Second off, this past week it was announced that Prince William and Kate Middleton, their best friends had a baby. They named their baby Arlo Finch, which seems impossible.
Rawson: What?
Aline: Did you get to the bottom of this?
John: No. And that’s why I’m bringing this up on this episode because I feel like somebody listening to this show must have some insight into why this couple named their child Arlo Finch. Because it seems like too great of a coincidence that they’re naming it after the hero of my trilogy novel series.
Rawson: That’s actually true?
John: It’s actually true. His name is Arlo Finch Bear.
Craig: Arlo Finch Bear.
John: Yeah, the husband’s last name is Bear which is a remarkable name anyway.
Craig: Oh no, I think his first name is Bear. It says Bear McClane.
John: Oh, Bear McClane. Well, very good. So his name is Arlo Finch Bear McClane.
Craig: Yes, so I guess it’s like he has two middle names because he’s fancy and English?
John: Yeah.
Craig: Arlo Finch Bear.
John: So, somebody listening to this program must have insight into the British aristocracy and can give me an answer on how this child was named Arlo Finch. Because there have been some other Arlo Finches born and the people have written to me saying like, “Oh, we just really loved the name so we’ve named her Arlo Finch.” But for a fancy British couple to name it, it just feels like too remarkable to go unexamined.
Craig: We’re going to solve this.
Aline: I mean, does this have to do with your close personal ties to the royal family?
John: I don’t think so. I know some people who know some people in the royal family, but they don’t know the right people in the royal family. So someone listening to this program will know.
Aline: Amazing.
John: So if you do know why you need to tweet at me or email me at ask@johnaugust.com. So that is the second most pressing thing for us to address in the podcast today. The most pressing though is let’s talk about production and getting back to set.
Let’s start with we had to leave set and maybe Rawson you could kick us off, because you were in the middle of production on Red Notice when you had to shut down. What were those last days and hours like as you were making the decision to pull the plug?

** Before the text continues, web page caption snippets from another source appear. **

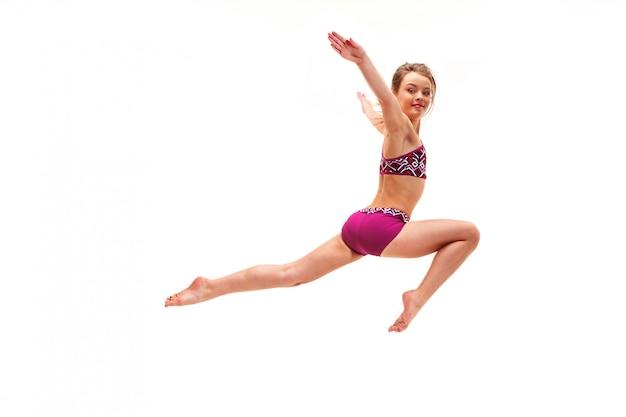 Девушка подросток делает гимнастические упражнения, изолированные на белой стене Бесплатные Фотографии
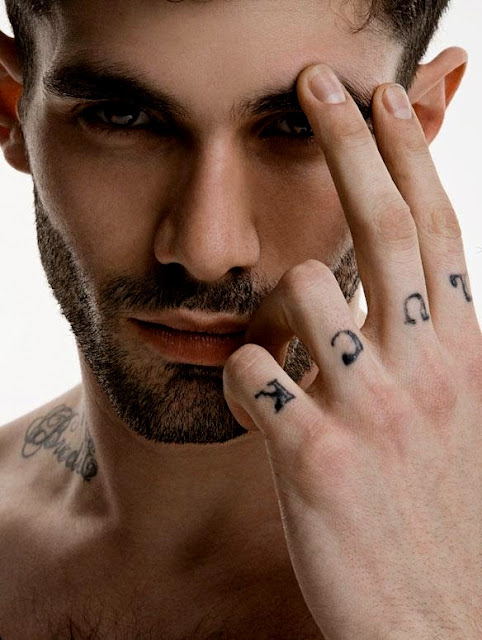 model with luck tattoo fingers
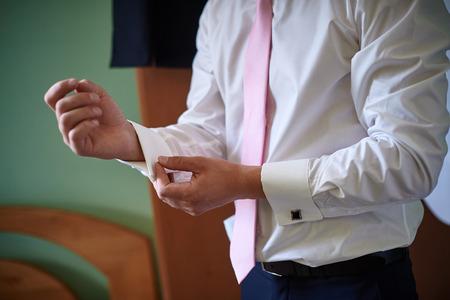 wrist cuffs: men wear white shirt and cufflinks in room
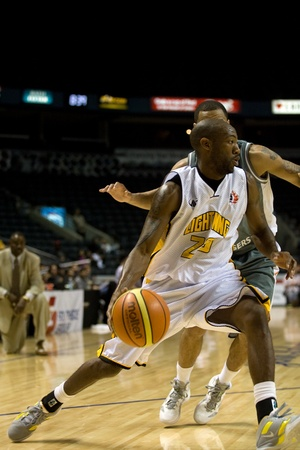 London Ontario, November 24, 2011. Tim Ellis (23) of the London Lightning drives to the net in a National Basketball League of Canada between the London Lightning and Moncton Miracles. London won the game 105-93.  Editorial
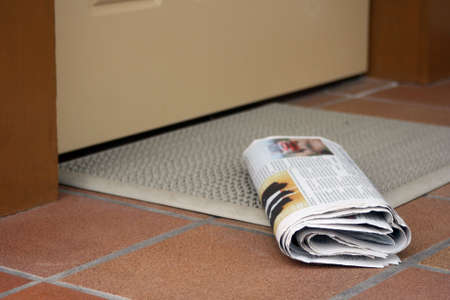 Daily newspaper waiting to be picked up outside home entrance door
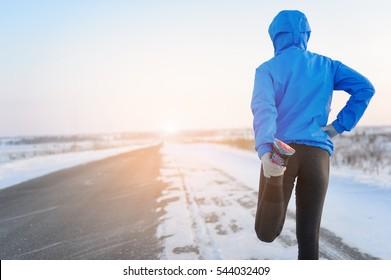 Stretching Running - woman runner doing exercises. Winter marathon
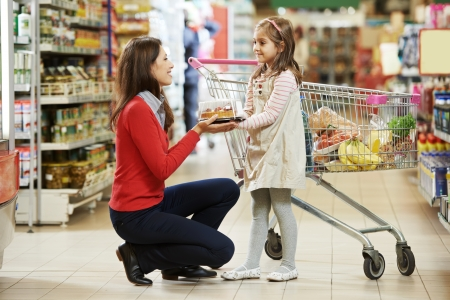 grocery shopping: woman and little girl choosing apple during shopping at fruit vegetable supermarket Stock Photo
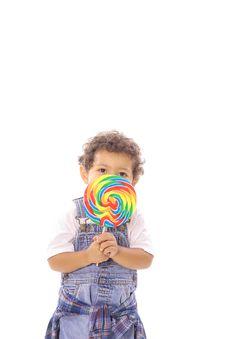Free Toddler Peeking Behind Lollipop Royalty Free Stock Photography - 14740847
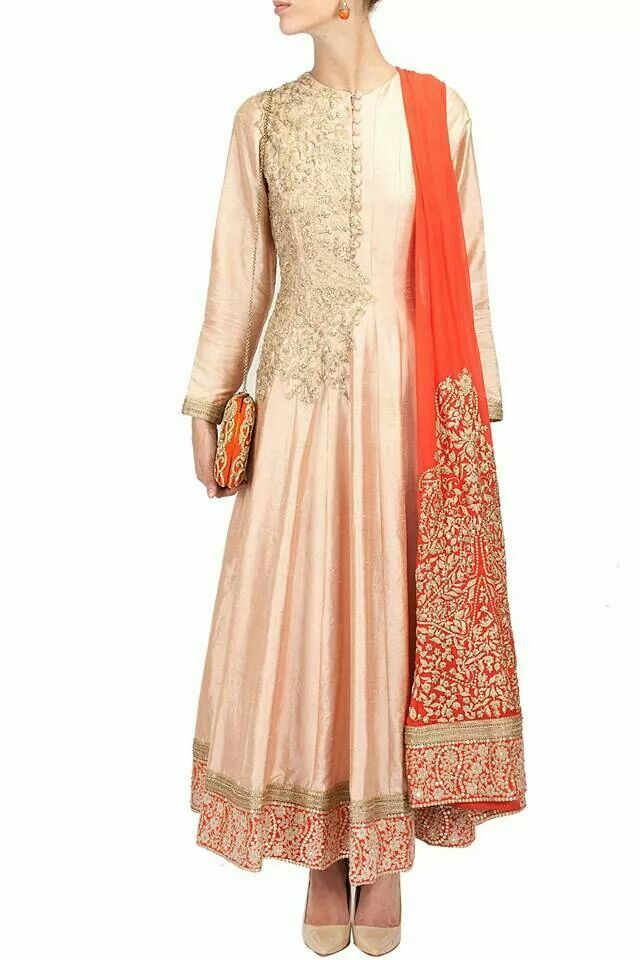 Heavily embroidered with zardozi on the orange dupatta is genius as it compliments the champagne coloured anarkali. Recreated at Shefali's Studio shefalis_studio@hotmail.com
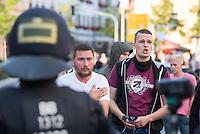 """Ca. 500 Menschen demonstrierten am Freitag den 31. Juli 2015 im Saechsischen Feital gegen Rassismus und fuer die Aufnahme von Fluechtlingen.<br /> Nach mehreren Wochen rassistischer Uebergriffe und Bedrohungen durch einen Teil der Freitaler Bevoelkerung war dies ein Zeichen der Solidaritaet mit den gefleuchteten Menschen.<br /> Am Rande der Demonstration kam es immer wieder zu rassistischen Poebeleien, Flaschenwuerfen und versuchten Angriffen auf die Demonstranten durch Neonazis und Hooligans die sich vor ihrer Stammkneipe """"Timba"""" versammelt hatten. Vereinzelt ging die Polizei gegen die Rechten vor und nahm mindestens eine Person wegen zeigen eines Hitlergrusses fest. Die Flaschenwuerfe blieben fuer die Rechten folgenlos.<br /> Im Bild: Polizei haelt Neonazis von der antirassistischen Demonstration fern. Mit weinrotem T-Shirt, ein Mitglied der NPD-Jugendorganisation Junge Nationaldemokraten (JN).<br /> 31.7.2015, Freital/Sachsen<br /> Copyright: Christian-Ditsch.de<br /> [Inhaltsveraendernde Manipulation des Fotos nur nach ausdruecklicher Genehmigung des Fotografen. Vereinbarungen ueber Abtretung von Persoenlichkeitsrechten/Model Release der abgebildeten Person/Personen liegen nicht vor. NO MODEL RELEASE! Nur fuer Redaktionelle Zwecke. Don't publish without copyright Christian-Ditsch.de, Veroeffentlichung nur mit Fotografennennung, sowie gegen Honorar, MwSt. und Beleg. Konto: I N G - D i B a, IBAN DE58500105175400192269, BIC INGDDEFFXXX, Kontakt: post@christian-ditsch.de<br /> Bei der Bearbeitung der Dateiinformationen darf die Urheberkennzeichnung in den EXIF- und  IPTC-Daten nicht entfernt werden, diese sind in digitalen Medien nach §95c UrhG rechtlich geschuetzt. Der Urhebervermerk wird gemaess §13 UrhG verlangt.]"""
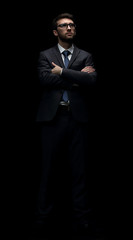 Young business man ,portrait isolated on black background.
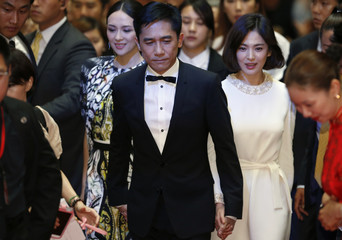 "Cast members Leung, Zhang and Song walk on the red carpet during an event promoting their movie ""The Grandmaster"", the opening film of the Chinese Film Festival, in Seoul"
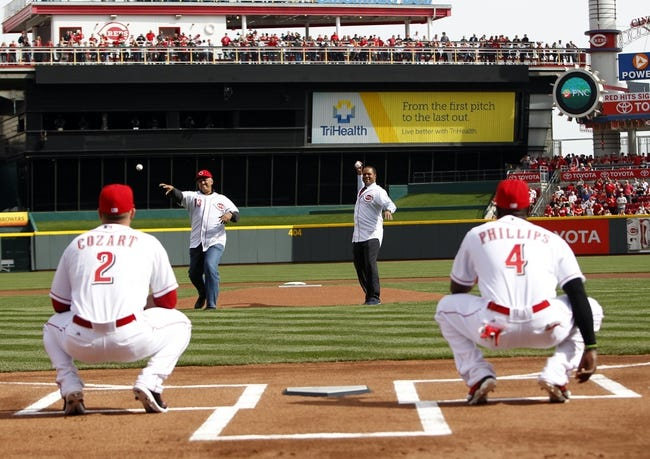 Mar 31, 2014; Cincinnati, OH, USA; Former Cincinnati Reds Barry Larkin (right) and Dave Concepcion (13) throw out the first pitch to shortstop Zack Cozart (2) and second baseman Brandon Phillips (4) prior to the game against the St. Louis Cardinals at Great American Ball Park. Mandatory Credit: Frank Victores-USA TODAY Sports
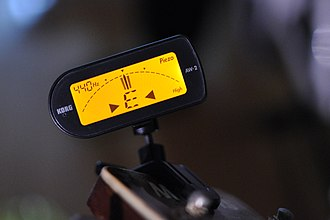 Electronic tuner - A clip-on tuner attaches to the instrument and senses the vibrations from the instrument, even in a noisy environment.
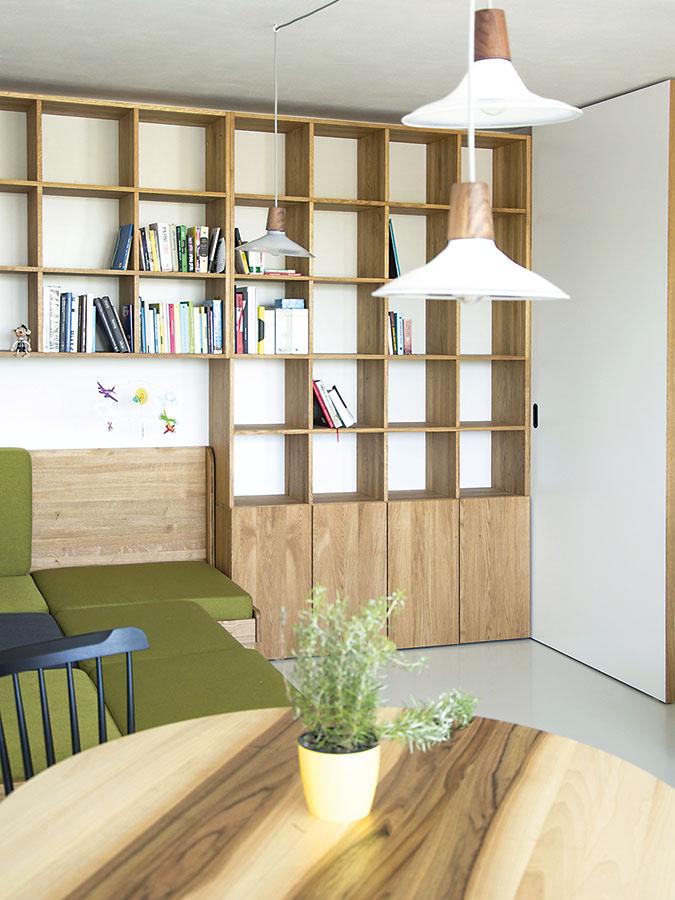 Oživujúcim prvkom dennej časti je zelené čalúnenie sedačky. Jej korpus je vyrobený zrovnakého dubového dreva ako knižnica aj časť kuchynskej linky, čo priestor zjednocuje.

Rawson: Yeah, it was a very, very strange experience. We were day 38 of a 70-day shoot, so just a little past halfway. And we’d been tracking the pandemic for quite some time, not really sure how it was going to affect us or if it was. And we originally had a big opening action sequence set in Rome. We’d scouted it. Second unit was about a week away from shooting in Italy and then the outbreak happened in Italy. And we had to pull the plug there. And then we started scouting London. And so I was trying to rewrite the opening while we were shooting. And then we were going to shut down and go to London to scout.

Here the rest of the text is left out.